Implement a web search tool

import os
from langchain_community.tools.tavily_search import TavilySearchResults
os.environ['TAVILY_API_KEY'] = "YOUR API KEY"
web_search_tool = TavilySearchResults(k=3)

Define Diagram Status: Represents the state of the diagram.

Define the following properties:

issue
Build: LLM generated
Web Search: Whether to add a search
Documents: A list of documents

from typing_extensions import TypedDict
from typing import List
### 状态
class GraphState(TypedDict):
    question : str
    generation : str
    web_search : str
    documents : List[str]

img

Define the node

from langchain.schema import Document
def retrieve(state):
    """
    从向量存储中检索文档
    Args:
        state (dict): 当前图状态
    返回：
  state (dict): 新增了一个名为 documents 的键到 state 字典中，其中包含检索到的文档
  “”“
  print("---RETRIEVE---")
    question = state["question"]
    # Retrieval
    documents = retriever.invoke(question)
    return {"documents": documents, "question": question}

def generate(state):
    """
    使用 RAG 在检索到的文档上生成答案
    Args:
        state (dict): 当前图状态
    Returns:
        state (dict): 新增了一个名为 generation 的键到 state 字典中，其中包含 LLM 生成的内容
    """
    print("---生成---")
    question = state["question"]
    documents = state["documents"]
    # RAG 生成
    generation = rag_chain.invoke({"context": documents, "question": question})
    return {"documents": documents, "question": question, "generation": generation}

def grade_documents(state):
    """
    确定检索到的文档是否与问题相关
    如果任何文档不相关，我们将设置一个标志来运行网络搜索
    Args:
        state (dict): 当前图状态
    Returns:
        state (dict): 过滤掉不相关文档并更新 web_search 状态
    """
    print("---检查文档是否与问题相关---")
    question = state["question"]
    documents = state["documents"]
    # 对每个文档进行评分
    filtered_docs = []
    web_search = "否"
    for d in documents:
        score = retrieval_grader.invoke({"question": question, "document": d.page_content})
        grade = score['score']
        # 文档相关
        if grade.lower() == "是":
            print("---评分：文档相关---")
            filtered_docs.append(d)
        # 文档不相关
        else:
            print("---评分：文档不相关---")
            # 我们不将文档包括在 filtered_docs 中
            # 我们设置一个标志来指示我们要运行网络搜索
            web_search = "是"
            continue
    return {"documents": filtered_docs, "question": question, "web_search": web_search}

def web_search(state):
    """
    基于问题进行网络搜索
    Args:
        state (dict): 当前图状态
    Returns:
        state (dict): 将网络搜索结果附加到文档中
    """
    print("---网络搜索---")
    question = state["question"]
    documents = state["documents"]
    # 网络搜索
    docs = web_search_tool.invoke({"query": question})
    web_results = "\n".join([d["content"] for d in docs])
    web_results = Document(page_content=web_results)
    if documents is not None:
        documents.append(web_results)
    else:
        documents = [web_results]
    return {"documents": documents, "question": question}

Define the conditions of the edge

img

def route_question(state):

"""

Route the issue to Web Search or RAG.

Args:

state (dict): 当前图状态

Returns:

str: The next node to be called

"""

print("--- Routing Issues---)

question = state["question"]

source = question_router.invoke({"question": question})

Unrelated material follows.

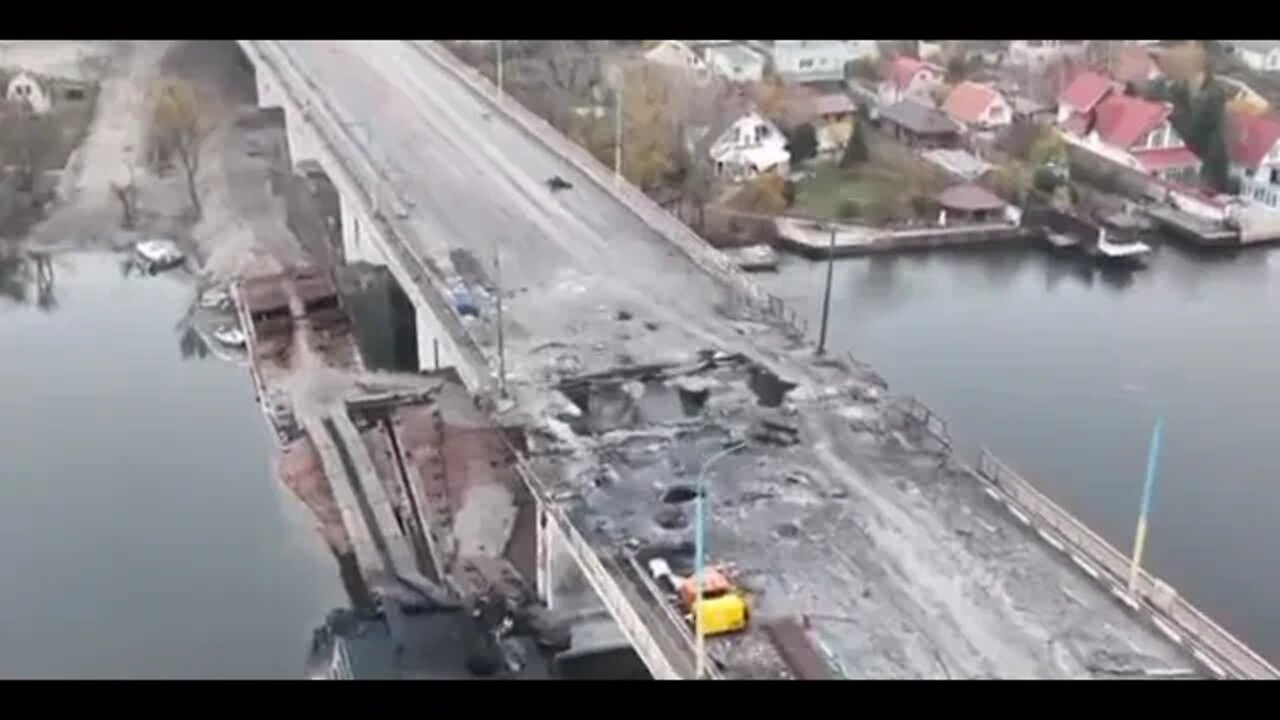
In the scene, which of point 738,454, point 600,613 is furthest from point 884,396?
point 600,613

if source['datasource'] == 'web_search':

print("--- route the issue to the web search ---")

return "websearch"

elif source['datasource'] == 'vectorstore':

print("--- route the issue to RAG---)

return "vectorstore"

def decide_to_generate(state):

"""

Decide whether to generate an answer, or add a web search

Args:

state (dict): 当前图状态

Returns:

str: The binary decision of the next node to be called

"""

print("---评估评分文档---")

question = state["question"]

web_search = state["web_search"]

filtered_documents = state["documents"]

if web_search == "Yes":

# All documents have been filtered to check for relevance

# We will generate a new query

print("--- decision: all documents are not related to the issue, including web search ---")

return "websearch"

else:

# We have the relevant documentation, so generate the answer

print("---决策：生成---")

return "generate"

img

def grade_generation_v_documents_and_question(state):
    """
    确定生成的内容是否基于文档并回答问题。
    Args:
        state (dict): 当前图状态
    Returns:
        str: 下一个要调用的节点的决策
    """
    print("---检查幻觉---")
    question = state["question"]
    documents = state["documents"]
    generation = state["generation"]
    score = hallucination_grader.invoke({"documents": documents, "generation": generation})
    grade = score['score']
    # 检查幻觉
    if grade == "yes":
        print("---决策：生成内容基于文档---")
        # 检查问答
        print("---生成内容评分 vs 问题---")
        score = answer_grader.invoke({"question": question,"generation": generation})
        grade = score['score']
        if grade == "yes":
            print("---决策：生成内容回答了问题---")
            return "有用的"
        else:
            print("---决策：生成内容未回答问题---")
            return "无用的"
    else:
        pprint("---决策：生成内容不基于文档，重新尝试---")
        return "不支持的"

Add a node

from langgraph.graph import END, StateGraph
workflow = StateGraph(GraphState)
# 定义节点
workflow.add_node("websearch", web_search) # 网络搜索
workflow.add_node("retrieve", retrieve) # 检索
workflow.add_node("grade_documents", grade_documents) # 评分文档
workflow.add_node("generate", generate) # 生成

Set the entry point and end point

workflow.set_conditional_entry_point(
    route_question,
    {
        "websearch": "websearch",
        "vectorstore": "retrieve",
    },
)
workflow.add_edge("retrieve", "grade_documents")
workflow.add_conditional_edges(
    "grade_documents",
    decide_to_generate,
    {
        "websearch": "websearch",
        "generate": "generate",
    },
)
workflow.add_edge("websearch", "generate")
workflow.add_conditional_edges(
    "generate",
    grade_generation_v_documents_and_question,
    {
        "not supported": "generate",
        "useful": END,
        "not useful": "websearch",
    },
)

Compilation workflow

app = workflow.compile()

Test workflows

from pprint import pprint
inputs = {"question": "什么是提示工程？"}
for output in app.stream(inputs):
    for key, value in output.items():
        pprint(f"运行完成：{key}:")
pprint(value["generation"])
########################回应##############################
---路由问题---
什么是提示工程？
{'数据源': '向量存储'}
向量存储
---路由问题到RAG---
---检索---
'运行完成：检索:'
---检查文档与问题的相关性---
---评分：文档相关---
---评分：文档相关---
---评估已评分的文档---
---决策：生成---
'运行完成：评分文档:'
---生成---
---检查幻觉---
---决策：生成内容基于文档---
---生成内容评分 vs 问题---
---决策：生成内容回答了问题---
'运行完成：生成:'
('提示工程是指通过与大型语言模型交流来引导其行为以实现期望的结果，而无需更新模型权重。这是一门需要大量实验和启发式的经验科学。')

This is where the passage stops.